§ ABOUT THIS TASK: Return every entry exactly as written.

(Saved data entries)
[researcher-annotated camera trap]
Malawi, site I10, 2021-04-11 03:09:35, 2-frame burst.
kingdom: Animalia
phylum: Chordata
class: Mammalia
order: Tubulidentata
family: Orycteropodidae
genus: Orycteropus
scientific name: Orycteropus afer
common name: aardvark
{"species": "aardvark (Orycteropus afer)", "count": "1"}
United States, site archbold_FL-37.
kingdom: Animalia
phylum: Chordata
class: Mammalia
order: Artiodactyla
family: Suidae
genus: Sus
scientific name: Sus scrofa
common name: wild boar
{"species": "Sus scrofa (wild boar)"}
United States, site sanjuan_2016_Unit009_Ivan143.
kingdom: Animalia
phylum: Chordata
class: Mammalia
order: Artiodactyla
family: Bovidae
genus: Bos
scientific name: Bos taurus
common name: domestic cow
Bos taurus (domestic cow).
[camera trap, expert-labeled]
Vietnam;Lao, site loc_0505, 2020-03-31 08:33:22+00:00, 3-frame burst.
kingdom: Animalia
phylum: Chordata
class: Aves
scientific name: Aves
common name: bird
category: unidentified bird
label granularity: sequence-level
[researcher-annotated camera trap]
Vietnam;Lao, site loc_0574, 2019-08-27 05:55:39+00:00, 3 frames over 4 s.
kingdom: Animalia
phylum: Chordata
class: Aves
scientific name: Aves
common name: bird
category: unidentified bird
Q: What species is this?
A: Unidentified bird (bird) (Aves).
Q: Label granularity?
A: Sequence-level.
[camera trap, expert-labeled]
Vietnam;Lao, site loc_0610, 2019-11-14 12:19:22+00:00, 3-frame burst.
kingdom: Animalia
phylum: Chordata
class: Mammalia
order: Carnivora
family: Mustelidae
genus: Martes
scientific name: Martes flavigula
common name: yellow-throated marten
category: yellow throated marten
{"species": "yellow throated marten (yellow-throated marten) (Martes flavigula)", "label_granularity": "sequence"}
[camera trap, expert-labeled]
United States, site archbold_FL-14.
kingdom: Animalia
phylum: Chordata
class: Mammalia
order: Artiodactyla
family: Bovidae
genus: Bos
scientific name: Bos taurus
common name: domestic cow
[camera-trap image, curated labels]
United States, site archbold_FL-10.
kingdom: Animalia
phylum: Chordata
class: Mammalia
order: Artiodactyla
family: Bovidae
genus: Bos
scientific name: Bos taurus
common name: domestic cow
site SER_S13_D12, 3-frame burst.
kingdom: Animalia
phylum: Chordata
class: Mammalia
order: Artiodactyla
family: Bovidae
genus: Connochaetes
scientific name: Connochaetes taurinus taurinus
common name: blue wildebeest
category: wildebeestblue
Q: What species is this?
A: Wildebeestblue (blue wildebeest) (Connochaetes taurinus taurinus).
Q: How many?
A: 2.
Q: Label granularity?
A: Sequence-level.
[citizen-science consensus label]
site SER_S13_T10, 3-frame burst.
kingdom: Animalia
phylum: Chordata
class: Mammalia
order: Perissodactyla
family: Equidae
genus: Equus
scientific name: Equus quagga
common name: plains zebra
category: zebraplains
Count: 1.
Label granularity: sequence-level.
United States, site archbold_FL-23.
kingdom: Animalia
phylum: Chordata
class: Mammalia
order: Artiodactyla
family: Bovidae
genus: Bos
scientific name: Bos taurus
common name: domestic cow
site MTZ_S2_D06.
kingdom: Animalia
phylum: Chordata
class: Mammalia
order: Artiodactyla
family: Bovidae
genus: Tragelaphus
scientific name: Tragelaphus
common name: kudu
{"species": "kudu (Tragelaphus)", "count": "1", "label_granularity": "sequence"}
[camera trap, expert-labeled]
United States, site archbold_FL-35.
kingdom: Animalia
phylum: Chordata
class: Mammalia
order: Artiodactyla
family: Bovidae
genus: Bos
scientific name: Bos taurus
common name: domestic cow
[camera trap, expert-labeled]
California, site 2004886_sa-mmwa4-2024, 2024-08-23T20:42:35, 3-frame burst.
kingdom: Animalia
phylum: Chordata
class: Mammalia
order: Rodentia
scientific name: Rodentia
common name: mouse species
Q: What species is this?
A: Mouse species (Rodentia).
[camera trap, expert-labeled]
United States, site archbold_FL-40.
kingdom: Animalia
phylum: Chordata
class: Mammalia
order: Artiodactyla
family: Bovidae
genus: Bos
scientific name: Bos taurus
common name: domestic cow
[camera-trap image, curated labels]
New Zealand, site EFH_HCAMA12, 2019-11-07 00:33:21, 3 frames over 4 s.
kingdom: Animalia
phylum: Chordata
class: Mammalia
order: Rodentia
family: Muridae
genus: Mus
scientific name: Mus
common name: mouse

§ THE COMPLETED TASK:
[researcher-annotated camera trap]
Malawi, site I10, 2021-04-11 03:09:35, 2-frame burst.
kingdom: Animalia
phylum: Chordata
class: Mammalia
order: Tubulidentata
family: Orycteropodidae
genus: Orycteropus
scientific name: Orycteropus afer
common name: aardvark
{"species": "aardvark (Orycteropus afer)", "count": "1"}
United States, site archbold_FL-37.
kingdom: Animalia
phylum: Chordata
class: Mammalia
order: Artiodactyla
family: Suidae
genus: Sus
scientific name: Sus scrofa
common name: wild boar
{"species": "Sus scrofa (wild boar)"}
United States, site sanjuan_2016_Unit009_Ivan143.
kingdom: Animalia
phylum: Chordata
class: Mammalia
order: Artiodactyla
family: Bovidae
genus: Bos
scientific name: Bos taurus
common name: domestic cow
Bos taurus (domestic cow).
[camera trap, expert-labeled]
Vietnam;Lao, site loc_0505, 2020-03-31 08:33:22+00:00, 3-frame burst.
kingdom: Animalia
phylum: Chordata
class: Aves
scientific name: Aves
common name: bird
category: unidentified bird
label granularity: sequence-level
[researcher-annotated camera trap]
Vietnam;Lao, site loc_0574, 2019-08-27 05:55:39+00:00, 3 frames over 4 s.
kingdom: Animalia
phylum: Chordata
class: Aves
scientific name: Aves
common name: bird
category: unidentified bird
Q: What species is this?
A: Unidentified bird (bird) (Aves).
Q: Label granularity?
A: Sequence-level.
[camera trap, expert-labeled]
Vietnam;Lao, site loc_0610, 2019-11-14 12:19:22+00:00, 3-frame burst.
kingdom: Animalia
phylum: Chordata
class: Mammalia
order: Carnivora
family: Mustelidae
genus: Martes
scientific name: Martes flavigula
common name: yellow-throated marten
category: yellow throated marten
{"species": "yellow throated marten (yellow-throated marten) (Martes flavigula)", "label_granularity": "sequence"}
[camera trap, expert-labeled]
United States, site archbold_FL-14.
kingdom: Animalia
phylum: Chordata
class: Mammalia
order: Artiodactyla
family: Bovidae
genus: Bos
scientific name: Bos taurus
common name: domestic cow
[camera-trap image, curated labels]
United States, site archbold_FL-10.
kingdom: Animalia
phylum: Chordata
class: Mammalia
order: Artiodactyla
family: Bovidae
genus: Bos
scientific name: Bos taurus
common name: domestic cow
site SER_S13_D12, 3-frame burst.
kingdom: Animalia
phylum: Chordata
class: Mammalia
order: Artiodactyla
family: Bovidae
genus: Connochaetes
scientific name: Connochaetes taurinus taurinus
common name: blue wildebeest
category: wildebeestblue
Q: What species is this?
A: Wildebeestblue (blue wildebeest) (Connochaetes taurinus taurinus).
Q: How many?
A: 2.
Q: Label granularity?
A: Sequence-level.
[citizen-science consensus label]
site SER_S13_T10, 3-frame burst.
kingdom: Animalia
phylum: Chordata
class: Mammalia
order: Perissodactyla
family: Equidae
genus: Equus
scientific name: Equus quagga
common name: plains zebra
category: zebraplains
Count: 1.
Label granularity: sequence-level.
United States, site archbold_FL-23.
kingdom: Animalia
phylum: Chordata
class: Mammalia
order: Artiodactyla
family: Bovidae
genus: Bos
scientific name: Bos taurus
common name: domestic cow
site MTZ_S2_D06.
kingdom: Animalia
phylum: Chordata
class: Mammalia
order: Artiodactyla
family: Bovidae
genus: Tragelaphus
scientific name: Tragelaphus
common name: kudu
{"species": "kudu (Tragelaphus)", "count": "1", "label_granularity": "sequence"}
[camera trap, expert-labeled]
United States, site archbold_FL-35.
kingdom: Animalia
phylum: Chordata
class: Mammalia
order: Artiodactyla
family: Bovidae
genus: Bos
scientific name: Bos taurus
common name: domestic cow
[camera trap, expert-labeled]
California, site 2004886_sa-mmwa4-2024, 2024-08-23T20:42:35, 3-frame burst.
kingdom: Animalia
phylum: Chordata
class: Mammalia
order: Rodentia
scientific name: Rodentia
common name: mouse species
Q: What species is this?
A: Mouse species (Rodentia).
[camera trap, expert-labeled]
United States, site archbold_FL-40.
kingdom: Animalia
phylum: Chordata
class: Mammalia
order: Artiodactyla
family: Bovidae
genus: Bos
scientific name: Bos taurus
common name: domestic cow
[camera-trap image, curated labels]
New Zealand, site EFH_HCAMA12, 2019-11-07 00:33:21, 3 frames over 4 s.
kingdom: Animalia
phylum: Chordata
class: Mammalia
order: Rodentia
family: Muridae
genus: Mus
scientific name: Mus
common name: mouse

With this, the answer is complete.